BEGIN Exercise passage
As always, by this time I’m largely done with summer. But we have a couple very busy months coming up, so I’m trying to relish what’s left of it.

 

What I Was Up to Last Week

Saturday afternoon we returned to sticky Lower Michigan after a perfect weather week Up North at Camp Lake Louise.

Lake Louise, 2015

As always, we were up there during the 7th and 8th grade week, with my husband serving as camp pastor (copastor, actually, with one of his former campers who is now a pastor and attending seminary). We also brought with us a new friend and recent transplant from Zimbabwe.

Lake Louise, 2015

My responsibilities amounted this year to being the Fire Guy — building and lighting the campfires each night — and the occasional odd job that needed doing.

Lake Louise, 2015

The rest of the week, the boy and I were free to enjoy participating in the games, the morning and evening sessions of worship and teaching, and various lakeside activities, such as sandcastle building, kayaking, collecting rocks, taking photos, sunbathing, and speedboat riding.

Lake Louise, 2015

We were blessed with incredible weather, sunny and breezy and absolutely gorgeous.
END Exercise passage
### [Work to complete]
a. In the Lake Louise passage, what role did the writer's husband serve at camp?
b. In the Lake Louise passage, write out the section starting at "As always, by" and ending at "Camp Lake Louise.", but replace "summer" with "the warm season".
c. Name every lakeside activity that the Lake Louise passage lists.
The material after this point is separate from the Lake Louise passage.
BEGIN Recorded data
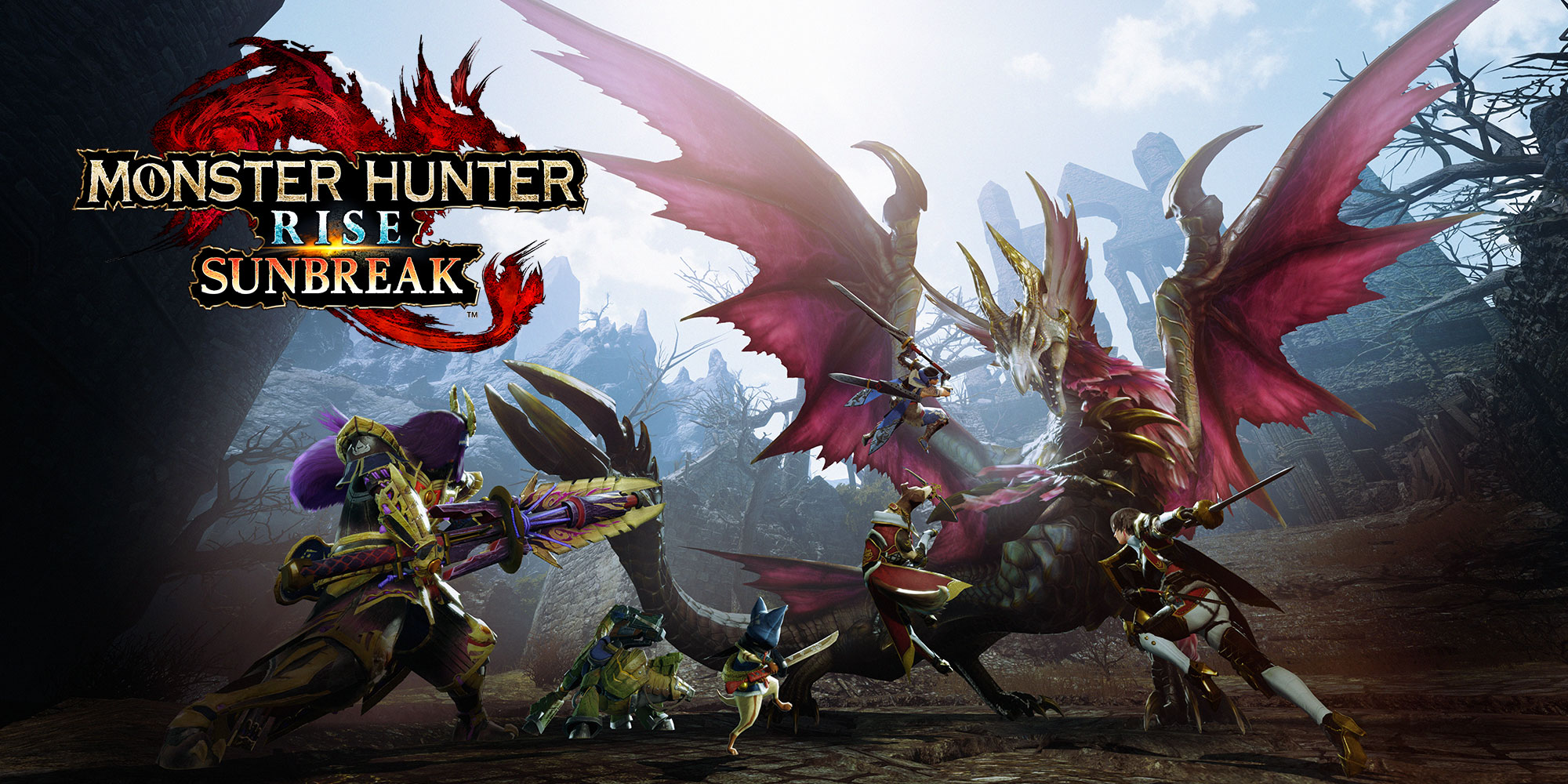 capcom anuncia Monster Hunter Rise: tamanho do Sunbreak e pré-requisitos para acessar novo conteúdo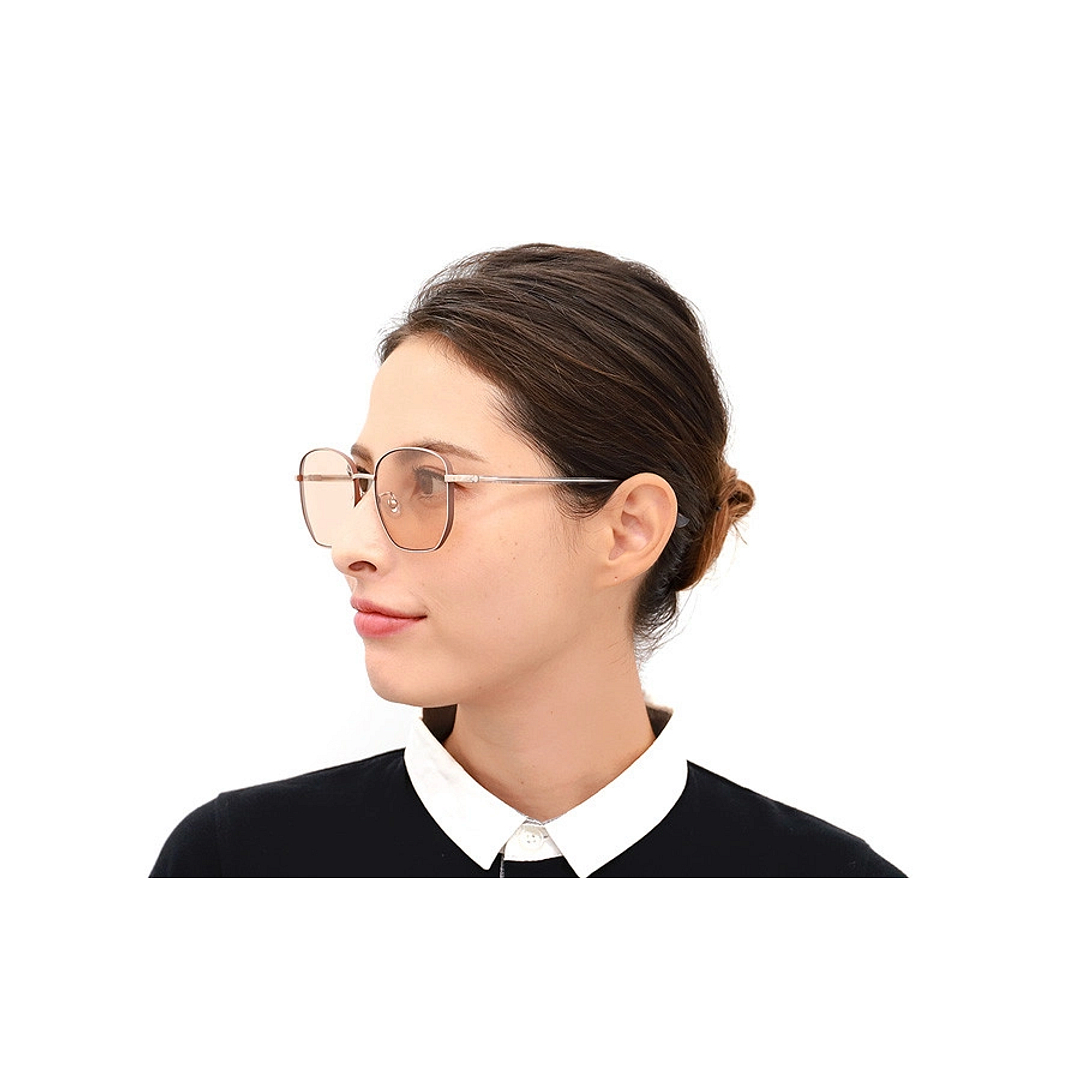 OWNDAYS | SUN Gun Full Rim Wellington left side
END Recorded data
### [Answer list]
a. He served as camp pastor, or more exactly copastor, alongside one of his former campers.

b.
As always, by this time I’m largely done with the warm season. But we have a couple very busy months coming up, so I’m trying to relish what’s left of it.

 

What I Was Up to Last Week

Saturday afternoon we returned to sticky Lower Michigan after a perfect weather week Up North at Camp Lake Louise.

c. Sandcastle building, kayaking, collecting rocks, taking photos, sunbathing, speedboat riding